### Exercise details
Please give these rows again with "furthest" changed to "farthest" and everything else unchanged, leaving out the pictures.

### Stored data
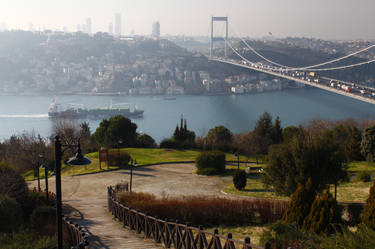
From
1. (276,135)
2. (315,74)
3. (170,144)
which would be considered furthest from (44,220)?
(315,74)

### Task response
From
1. (276,135)
2. (315,74)
3. (170,144)
which would be considered farthest from (44,220)?
(315,74)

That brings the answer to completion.